Friday, June 12, 2009

New National Anthem?

Ed at Hot Air is conducting a poll based on this article by Michael Kinsley.

Kinsley's criticisms aren't terribly deep, and I have never had problems singing the Star Spangled Banner, but I do agree that it is not terribly appropriate for our national anthem. The Hot Air poll lists some good alternatives (most of which are discussed in Kinsley's article:

Stick with the Star-Spangled Banner
America (My Country 'Tis of Thee)
America the Beautiful
America (Neil Diamond version)
Battle Hymn of the Republic
God Bless America
Stars and Stripes Forever
This Land Is Your Land
Other


I picked America the Beautiful, as it has always been my favorite patriotic song:
O beautiful for spacious skies,
For amber waves of grain,
For purple mountain majesties
Above the fruited plain!
America! America! God shed His grace on thee,
And crown thy good with brotherhood
From sea to shining sea!

O beautiful for pilgrim feet,
Whose stern impassion'd stress
A thoroughfare for freedom beat
Across the wilderness!
America! America! God mend thine ev'ry flaw,
Confirm thy soul in self-control,
Thy liberty in law!

O beautiful for heroes proved In liberating strife,
Who more than self their country loved,
And mercy more than life!
America! America! May God thy gold refine
Till all success be nobleness,
And ev'ry gain divine!

O Beautiful for patriot dream
That sees beyond the years
Thine alabaster cities gleam,
Undimmed by human tears!
America! America! God shed His grace on thee,
And crown thy good with brotherhood
From sea to shining sea!

But really any of those traditional songs would be better than the SSB. (I am not counting Neil Diamond’s America or Woody Guthrie's This Land Is Your Land, as they are both too trite and lacking in spiritual substance. Same goes for Lee Greenwood’s God Bless the USA, and whatever that song is that Sean Hannity plays.)

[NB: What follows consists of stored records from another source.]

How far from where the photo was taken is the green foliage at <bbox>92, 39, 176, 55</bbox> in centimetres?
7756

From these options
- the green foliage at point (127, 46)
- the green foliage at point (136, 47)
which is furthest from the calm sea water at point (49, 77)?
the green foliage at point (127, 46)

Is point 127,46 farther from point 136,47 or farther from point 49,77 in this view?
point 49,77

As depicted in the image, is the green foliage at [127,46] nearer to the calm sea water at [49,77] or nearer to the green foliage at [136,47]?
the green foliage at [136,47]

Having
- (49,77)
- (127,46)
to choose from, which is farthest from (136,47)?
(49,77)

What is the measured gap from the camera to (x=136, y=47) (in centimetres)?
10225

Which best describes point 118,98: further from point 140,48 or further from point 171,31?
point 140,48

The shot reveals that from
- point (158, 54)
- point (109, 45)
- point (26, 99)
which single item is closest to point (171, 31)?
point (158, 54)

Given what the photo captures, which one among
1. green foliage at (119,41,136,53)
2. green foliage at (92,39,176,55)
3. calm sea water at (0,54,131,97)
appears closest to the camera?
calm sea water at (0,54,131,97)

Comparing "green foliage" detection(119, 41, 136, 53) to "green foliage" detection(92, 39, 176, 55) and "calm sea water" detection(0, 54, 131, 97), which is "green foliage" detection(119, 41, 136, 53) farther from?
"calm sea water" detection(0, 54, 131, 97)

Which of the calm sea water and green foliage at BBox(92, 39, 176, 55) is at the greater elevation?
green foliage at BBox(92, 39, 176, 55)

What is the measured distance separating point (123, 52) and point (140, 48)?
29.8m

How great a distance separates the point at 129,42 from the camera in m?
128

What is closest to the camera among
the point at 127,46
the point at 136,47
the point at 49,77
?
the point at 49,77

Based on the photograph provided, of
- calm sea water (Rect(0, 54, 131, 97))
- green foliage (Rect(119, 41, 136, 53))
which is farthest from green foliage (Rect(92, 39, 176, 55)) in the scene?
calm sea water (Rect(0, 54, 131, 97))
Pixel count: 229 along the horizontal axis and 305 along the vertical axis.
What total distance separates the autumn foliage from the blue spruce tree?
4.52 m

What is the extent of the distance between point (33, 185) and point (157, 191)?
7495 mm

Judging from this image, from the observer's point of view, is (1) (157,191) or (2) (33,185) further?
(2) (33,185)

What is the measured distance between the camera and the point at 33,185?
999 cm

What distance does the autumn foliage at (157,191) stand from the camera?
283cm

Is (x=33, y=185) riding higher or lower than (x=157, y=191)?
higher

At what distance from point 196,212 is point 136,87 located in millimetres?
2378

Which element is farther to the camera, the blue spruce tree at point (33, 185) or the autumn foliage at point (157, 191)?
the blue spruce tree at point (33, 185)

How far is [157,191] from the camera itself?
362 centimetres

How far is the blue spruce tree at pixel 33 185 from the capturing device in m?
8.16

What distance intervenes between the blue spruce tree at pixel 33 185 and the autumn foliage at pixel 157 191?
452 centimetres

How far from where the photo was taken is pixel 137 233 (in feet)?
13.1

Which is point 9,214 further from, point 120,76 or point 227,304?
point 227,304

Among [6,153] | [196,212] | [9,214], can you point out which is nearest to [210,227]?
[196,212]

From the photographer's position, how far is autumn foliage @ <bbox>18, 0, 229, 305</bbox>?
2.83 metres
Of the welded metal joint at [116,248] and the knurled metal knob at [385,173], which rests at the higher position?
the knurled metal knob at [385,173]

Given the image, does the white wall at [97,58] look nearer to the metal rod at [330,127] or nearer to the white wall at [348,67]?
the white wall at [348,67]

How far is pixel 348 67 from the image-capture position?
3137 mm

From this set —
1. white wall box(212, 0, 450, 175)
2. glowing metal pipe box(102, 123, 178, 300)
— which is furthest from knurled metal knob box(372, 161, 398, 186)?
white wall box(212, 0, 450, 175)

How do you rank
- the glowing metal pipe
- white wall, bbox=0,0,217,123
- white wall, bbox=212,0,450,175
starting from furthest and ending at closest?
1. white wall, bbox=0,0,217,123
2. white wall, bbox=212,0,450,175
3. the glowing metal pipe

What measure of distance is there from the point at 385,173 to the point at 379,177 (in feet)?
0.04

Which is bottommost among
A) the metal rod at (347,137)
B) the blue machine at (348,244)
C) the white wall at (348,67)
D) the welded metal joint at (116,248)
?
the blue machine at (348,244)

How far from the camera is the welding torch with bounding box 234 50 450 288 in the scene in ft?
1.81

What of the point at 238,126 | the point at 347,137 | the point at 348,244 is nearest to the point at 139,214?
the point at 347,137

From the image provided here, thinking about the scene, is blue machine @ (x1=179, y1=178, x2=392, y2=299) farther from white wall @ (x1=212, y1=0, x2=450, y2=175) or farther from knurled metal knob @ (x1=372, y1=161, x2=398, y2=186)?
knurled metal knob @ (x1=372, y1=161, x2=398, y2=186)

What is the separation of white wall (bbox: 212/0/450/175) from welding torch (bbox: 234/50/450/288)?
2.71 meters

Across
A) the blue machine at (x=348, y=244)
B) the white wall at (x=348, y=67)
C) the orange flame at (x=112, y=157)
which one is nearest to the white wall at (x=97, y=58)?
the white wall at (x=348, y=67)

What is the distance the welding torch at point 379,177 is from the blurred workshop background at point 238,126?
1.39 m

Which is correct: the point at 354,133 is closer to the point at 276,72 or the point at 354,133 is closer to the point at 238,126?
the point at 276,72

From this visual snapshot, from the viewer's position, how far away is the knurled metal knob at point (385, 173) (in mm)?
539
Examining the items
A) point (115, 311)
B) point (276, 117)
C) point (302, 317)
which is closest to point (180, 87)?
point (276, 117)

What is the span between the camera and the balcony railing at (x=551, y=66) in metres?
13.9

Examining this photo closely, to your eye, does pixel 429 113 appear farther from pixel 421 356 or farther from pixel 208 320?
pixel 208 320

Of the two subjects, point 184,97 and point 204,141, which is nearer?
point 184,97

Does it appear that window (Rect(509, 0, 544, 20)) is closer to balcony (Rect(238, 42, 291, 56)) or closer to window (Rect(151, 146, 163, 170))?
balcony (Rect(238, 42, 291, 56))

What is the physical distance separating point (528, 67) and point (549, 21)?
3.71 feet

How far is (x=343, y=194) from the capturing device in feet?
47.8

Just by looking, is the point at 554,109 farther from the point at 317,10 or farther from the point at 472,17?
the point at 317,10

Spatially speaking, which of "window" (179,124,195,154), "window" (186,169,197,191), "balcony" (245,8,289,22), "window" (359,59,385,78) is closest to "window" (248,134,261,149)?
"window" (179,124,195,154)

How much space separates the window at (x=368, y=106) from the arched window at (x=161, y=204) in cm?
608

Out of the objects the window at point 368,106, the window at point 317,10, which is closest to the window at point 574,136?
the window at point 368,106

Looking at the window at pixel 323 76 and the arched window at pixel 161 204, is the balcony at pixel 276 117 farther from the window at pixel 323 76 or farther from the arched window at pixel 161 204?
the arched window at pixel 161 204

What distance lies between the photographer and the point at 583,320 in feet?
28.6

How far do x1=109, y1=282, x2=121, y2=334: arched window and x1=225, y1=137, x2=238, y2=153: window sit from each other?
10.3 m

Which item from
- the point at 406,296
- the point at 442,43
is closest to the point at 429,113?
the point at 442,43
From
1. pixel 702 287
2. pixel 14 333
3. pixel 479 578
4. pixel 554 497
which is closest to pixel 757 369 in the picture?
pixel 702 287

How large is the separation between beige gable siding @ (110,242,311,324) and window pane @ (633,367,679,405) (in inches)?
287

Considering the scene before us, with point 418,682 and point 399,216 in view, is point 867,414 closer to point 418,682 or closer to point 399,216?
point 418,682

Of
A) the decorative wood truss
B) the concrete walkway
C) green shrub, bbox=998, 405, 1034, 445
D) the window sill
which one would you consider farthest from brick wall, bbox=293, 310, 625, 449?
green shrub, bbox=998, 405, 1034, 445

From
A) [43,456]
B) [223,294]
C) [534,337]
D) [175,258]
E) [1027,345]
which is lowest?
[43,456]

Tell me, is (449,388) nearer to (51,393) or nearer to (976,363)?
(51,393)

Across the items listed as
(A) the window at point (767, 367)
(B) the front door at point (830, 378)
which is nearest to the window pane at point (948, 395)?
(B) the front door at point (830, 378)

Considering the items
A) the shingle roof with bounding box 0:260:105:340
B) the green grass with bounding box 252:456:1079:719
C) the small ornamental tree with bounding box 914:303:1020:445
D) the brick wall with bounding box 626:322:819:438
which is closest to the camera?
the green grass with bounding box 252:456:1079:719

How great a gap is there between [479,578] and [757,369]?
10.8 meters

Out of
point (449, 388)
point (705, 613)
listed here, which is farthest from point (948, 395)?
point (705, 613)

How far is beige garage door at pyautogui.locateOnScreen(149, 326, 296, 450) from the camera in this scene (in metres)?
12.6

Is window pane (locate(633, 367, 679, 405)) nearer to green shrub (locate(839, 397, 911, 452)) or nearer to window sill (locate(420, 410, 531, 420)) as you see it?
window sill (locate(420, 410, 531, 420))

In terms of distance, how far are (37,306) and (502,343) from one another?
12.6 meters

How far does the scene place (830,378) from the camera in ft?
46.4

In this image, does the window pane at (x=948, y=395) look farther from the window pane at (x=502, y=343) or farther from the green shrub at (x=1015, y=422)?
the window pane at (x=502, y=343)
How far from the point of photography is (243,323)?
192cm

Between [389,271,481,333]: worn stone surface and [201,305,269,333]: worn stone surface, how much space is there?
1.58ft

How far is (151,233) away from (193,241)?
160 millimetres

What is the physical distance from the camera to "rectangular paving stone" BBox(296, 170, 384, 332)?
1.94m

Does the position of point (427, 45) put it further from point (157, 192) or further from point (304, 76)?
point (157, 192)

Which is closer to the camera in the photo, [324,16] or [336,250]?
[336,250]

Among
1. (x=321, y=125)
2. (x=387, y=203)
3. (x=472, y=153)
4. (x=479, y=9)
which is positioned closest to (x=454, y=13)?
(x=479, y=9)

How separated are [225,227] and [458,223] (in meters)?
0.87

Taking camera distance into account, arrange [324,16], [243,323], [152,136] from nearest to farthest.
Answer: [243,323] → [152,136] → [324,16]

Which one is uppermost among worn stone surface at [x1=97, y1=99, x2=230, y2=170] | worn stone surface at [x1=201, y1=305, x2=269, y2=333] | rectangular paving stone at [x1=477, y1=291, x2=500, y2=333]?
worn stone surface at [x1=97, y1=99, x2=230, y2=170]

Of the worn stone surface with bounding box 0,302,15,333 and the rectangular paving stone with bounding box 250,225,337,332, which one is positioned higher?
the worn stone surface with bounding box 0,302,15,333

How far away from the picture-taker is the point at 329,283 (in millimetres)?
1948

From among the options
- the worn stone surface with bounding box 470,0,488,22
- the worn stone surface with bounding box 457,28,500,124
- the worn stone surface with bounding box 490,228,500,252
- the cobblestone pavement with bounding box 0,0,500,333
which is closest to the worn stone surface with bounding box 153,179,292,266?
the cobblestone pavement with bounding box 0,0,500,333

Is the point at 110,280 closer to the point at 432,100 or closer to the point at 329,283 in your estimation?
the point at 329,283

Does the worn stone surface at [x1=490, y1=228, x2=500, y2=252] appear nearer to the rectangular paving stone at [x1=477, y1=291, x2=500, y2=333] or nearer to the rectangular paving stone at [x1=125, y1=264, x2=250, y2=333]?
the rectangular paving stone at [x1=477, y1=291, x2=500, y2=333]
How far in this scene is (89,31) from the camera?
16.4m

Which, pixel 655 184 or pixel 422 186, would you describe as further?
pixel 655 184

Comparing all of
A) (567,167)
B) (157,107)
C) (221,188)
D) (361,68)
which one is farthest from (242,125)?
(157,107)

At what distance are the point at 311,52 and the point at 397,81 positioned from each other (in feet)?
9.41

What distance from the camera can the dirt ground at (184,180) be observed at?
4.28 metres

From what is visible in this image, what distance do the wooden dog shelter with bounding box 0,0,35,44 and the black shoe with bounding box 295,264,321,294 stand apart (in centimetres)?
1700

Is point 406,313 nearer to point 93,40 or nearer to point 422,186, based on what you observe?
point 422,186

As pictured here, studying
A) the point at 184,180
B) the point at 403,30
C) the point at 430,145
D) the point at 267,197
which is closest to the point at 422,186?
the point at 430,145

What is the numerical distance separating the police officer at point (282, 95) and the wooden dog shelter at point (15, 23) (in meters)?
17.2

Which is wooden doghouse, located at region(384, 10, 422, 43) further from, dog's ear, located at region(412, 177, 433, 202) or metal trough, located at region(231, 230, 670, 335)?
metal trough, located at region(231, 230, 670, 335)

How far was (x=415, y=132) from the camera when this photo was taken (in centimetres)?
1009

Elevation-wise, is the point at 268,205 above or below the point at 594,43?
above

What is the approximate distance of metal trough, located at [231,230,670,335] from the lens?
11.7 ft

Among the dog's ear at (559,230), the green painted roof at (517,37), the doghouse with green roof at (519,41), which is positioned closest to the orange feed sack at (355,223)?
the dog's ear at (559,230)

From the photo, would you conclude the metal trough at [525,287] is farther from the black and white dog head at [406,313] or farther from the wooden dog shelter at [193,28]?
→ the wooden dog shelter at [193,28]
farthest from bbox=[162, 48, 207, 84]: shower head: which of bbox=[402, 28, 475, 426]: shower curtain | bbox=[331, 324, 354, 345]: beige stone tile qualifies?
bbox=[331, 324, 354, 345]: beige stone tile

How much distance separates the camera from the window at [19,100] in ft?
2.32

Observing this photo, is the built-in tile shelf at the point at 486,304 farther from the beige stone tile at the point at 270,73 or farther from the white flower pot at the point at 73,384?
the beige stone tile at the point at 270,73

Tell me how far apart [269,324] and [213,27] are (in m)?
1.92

My main beef with the SSB is that it is all about the flag, not really about the country. The 4th verses is kind of magnificent, but how many Americans know the 4th verse — or even that there is a 4th verse? And the over-all metaphor of waking up after a night of disaster and discovering that our country is still there isn’t really a big part of the American experience, is it? Unless you count waking up to Ronald Reagan after the long drought of the 60s and 70s, but even that seems kind of atypical.

And if you are going to go for the struggling-through-the-long-dark-night theme, Lift Every Voice and Sing is more meaningful to a large nuber of Americans, though not as well written. Not that there is any way in hell Obama is going to touch that one.